Exercise input Block Start
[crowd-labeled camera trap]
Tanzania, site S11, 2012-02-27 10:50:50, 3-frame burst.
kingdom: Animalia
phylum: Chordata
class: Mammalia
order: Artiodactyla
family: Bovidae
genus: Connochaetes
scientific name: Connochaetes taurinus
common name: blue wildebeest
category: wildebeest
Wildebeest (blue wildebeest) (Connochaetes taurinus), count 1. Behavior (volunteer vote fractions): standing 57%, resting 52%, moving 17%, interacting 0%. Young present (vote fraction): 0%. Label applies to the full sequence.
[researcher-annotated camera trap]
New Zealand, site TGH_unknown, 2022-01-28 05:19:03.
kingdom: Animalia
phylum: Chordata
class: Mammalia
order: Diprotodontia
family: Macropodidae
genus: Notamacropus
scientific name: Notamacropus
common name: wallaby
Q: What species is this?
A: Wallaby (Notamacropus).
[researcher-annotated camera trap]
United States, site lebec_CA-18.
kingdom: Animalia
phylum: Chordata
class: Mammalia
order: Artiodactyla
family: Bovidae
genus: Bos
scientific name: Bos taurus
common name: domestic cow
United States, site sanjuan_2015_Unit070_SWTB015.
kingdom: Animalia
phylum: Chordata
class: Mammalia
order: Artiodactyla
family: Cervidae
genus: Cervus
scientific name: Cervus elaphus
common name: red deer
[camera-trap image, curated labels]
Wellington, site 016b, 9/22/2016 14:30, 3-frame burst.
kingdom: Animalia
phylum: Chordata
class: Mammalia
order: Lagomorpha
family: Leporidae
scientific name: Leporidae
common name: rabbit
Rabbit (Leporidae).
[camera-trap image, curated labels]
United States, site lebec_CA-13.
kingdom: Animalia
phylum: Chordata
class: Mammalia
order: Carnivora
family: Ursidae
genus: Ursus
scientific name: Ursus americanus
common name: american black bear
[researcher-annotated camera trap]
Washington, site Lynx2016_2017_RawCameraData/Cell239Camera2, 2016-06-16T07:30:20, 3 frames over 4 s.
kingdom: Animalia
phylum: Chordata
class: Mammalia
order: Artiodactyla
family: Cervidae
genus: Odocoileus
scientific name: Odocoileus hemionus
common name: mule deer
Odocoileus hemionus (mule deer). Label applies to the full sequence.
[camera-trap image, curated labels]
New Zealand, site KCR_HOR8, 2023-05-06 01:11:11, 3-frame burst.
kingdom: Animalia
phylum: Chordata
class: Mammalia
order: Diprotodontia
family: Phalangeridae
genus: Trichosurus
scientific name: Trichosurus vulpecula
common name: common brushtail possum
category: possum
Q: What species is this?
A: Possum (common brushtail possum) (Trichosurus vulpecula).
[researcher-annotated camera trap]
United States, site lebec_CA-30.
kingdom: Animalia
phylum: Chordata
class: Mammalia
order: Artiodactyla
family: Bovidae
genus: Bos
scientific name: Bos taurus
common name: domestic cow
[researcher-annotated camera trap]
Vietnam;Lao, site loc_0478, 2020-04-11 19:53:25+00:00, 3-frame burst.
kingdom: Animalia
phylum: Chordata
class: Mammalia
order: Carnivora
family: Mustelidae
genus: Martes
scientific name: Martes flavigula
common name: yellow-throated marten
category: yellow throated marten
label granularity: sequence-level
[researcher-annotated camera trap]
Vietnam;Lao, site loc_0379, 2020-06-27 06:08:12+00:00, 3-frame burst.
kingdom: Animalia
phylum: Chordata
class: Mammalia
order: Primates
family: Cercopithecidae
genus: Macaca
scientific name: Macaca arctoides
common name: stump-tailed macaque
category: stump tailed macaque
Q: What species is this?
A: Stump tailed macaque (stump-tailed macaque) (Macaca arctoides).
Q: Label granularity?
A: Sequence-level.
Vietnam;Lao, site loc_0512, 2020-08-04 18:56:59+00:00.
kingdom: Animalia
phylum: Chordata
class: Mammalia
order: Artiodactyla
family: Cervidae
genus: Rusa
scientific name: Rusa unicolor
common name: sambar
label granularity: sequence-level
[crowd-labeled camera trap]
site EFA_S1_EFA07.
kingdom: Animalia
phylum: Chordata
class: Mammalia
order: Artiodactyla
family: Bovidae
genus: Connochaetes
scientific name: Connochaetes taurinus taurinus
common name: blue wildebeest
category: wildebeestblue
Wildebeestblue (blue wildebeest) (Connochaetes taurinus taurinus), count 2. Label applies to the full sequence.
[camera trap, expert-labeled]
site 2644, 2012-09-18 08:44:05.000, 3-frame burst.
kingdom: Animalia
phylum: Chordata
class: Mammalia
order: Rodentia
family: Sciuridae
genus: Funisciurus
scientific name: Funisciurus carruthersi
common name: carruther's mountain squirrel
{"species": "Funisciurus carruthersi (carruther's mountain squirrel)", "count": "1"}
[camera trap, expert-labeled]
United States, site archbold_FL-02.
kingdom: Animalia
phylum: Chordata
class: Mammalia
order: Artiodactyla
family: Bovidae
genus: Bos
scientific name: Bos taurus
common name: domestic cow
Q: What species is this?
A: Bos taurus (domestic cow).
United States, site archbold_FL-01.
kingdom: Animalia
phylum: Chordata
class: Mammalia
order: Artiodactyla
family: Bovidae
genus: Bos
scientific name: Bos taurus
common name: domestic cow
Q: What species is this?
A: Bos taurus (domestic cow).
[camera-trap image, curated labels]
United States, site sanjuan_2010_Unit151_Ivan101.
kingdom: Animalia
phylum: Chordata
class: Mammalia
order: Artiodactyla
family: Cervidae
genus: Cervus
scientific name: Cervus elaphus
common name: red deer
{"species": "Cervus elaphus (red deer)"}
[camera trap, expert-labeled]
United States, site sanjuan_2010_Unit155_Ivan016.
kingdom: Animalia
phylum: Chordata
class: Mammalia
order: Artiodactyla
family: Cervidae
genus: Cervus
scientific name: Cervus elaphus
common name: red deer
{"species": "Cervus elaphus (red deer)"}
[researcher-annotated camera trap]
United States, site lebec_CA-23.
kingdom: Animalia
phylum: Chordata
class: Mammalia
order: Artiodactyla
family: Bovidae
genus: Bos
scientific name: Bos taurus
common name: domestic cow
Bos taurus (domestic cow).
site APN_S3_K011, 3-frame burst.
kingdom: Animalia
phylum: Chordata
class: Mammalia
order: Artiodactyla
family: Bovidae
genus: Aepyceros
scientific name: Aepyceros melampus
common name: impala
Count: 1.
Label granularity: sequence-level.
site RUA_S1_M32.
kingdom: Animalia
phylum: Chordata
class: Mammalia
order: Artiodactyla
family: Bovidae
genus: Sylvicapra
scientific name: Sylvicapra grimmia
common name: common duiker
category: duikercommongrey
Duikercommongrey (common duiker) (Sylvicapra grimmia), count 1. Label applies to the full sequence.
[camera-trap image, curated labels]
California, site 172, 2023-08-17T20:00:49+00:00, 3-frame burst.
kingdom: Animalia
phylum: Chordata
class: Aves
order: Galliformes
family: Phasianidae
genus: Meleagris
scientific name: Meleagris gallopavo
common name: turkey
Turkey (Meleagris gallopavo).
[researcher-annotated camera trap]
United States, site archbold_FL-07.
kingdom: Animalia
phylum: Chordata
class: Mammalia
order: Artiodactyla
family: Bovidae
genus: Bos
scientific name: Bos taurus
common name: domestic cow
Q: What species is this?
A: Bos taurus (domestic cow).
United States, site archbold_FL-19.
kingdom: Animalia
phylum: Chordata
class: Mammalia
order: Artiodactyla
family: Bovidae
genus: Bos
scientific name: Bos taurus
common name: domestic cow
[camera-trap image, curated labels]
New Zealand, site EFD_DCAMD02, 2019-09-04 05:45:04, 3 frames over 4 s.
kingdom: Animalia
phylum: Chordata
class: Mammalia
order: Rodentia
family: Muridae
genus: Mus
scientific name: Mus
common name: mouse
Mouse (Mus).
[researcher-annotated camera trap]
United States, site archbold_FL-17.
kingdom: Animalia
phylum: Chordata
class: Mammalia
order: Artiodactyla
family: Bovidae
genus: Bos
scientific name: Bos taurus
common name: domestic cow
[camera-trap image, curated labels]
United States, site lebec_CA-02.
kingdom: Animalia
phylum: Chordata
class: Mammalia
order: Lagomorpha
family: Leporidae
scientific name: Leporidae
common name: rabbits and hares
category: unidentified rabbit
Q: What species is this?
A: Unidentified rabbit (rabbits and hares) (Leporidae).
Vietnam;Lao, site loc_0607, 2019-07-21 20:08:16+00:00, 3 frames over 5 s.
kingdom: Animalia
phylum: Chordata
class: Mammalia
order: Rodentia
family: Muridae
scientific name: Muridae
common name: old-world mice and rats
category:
Exercise input Block End
* What is required
Taking the entries from their first line through the line with "Wellington, site 016b, 9/22/2016", inclusive, restate each line word for word and give nothing else.

* Task response
[crowd-labeled camera trap]
Tanzania, site S11, 2012-02-27 10:50:50, 3-frame burst.
kingdom: Animalia
phylum: Chordata
class: Mammalia
order: Artiodactyla
family: Bovidae
genus: Connochaetes
scientific name: Connochaetes taurinus
common name: blue wildebeest
category: wildebeest
Wildebeest (blue wildebeest) (Connochaetes taurinus), count 1. Behavior (volunteer vote fractions): standing 57%, resting 52%, moving 17%, interacting 0%. Young present (vote fraction): 0%. Label applies to the full sequence.
[researcher-annotated camera trap]
New Zealand, site TGH_unknown, 2022-01-28 05:19:03.
kingdom: Animalia
phylum: Chordata
class: Mammalia
order: Diprotodontia
family: Macropodidae
genus: Notamacropus
scientific name: Notamacropus
common name: wallaby
Q: What species is this?
A: Wallaby (Notamacropus).
[researcher-annotated camera trap]
United States, site lebec_CA-18.
kingdom: Animalia
phylum: Chordata
class: Mammalia
order: Artiodactyla
family: Bovidae
genus: Bos
scientific name: Bos taurus
common name: domestic cow
United States, site sanjuan_2015_Unit070_SWTB015.
kingdom: Animalia
phylum: Chordata
class: Mammalia
order: Artiodactyla
family: Cervidae
genus: Cervus
scientific name: Cervus elaphus
common name: red deer
[camera-trap image, curated labels]
Wellington, site 016b, 9/22/2016 14:30, 3-frame burst.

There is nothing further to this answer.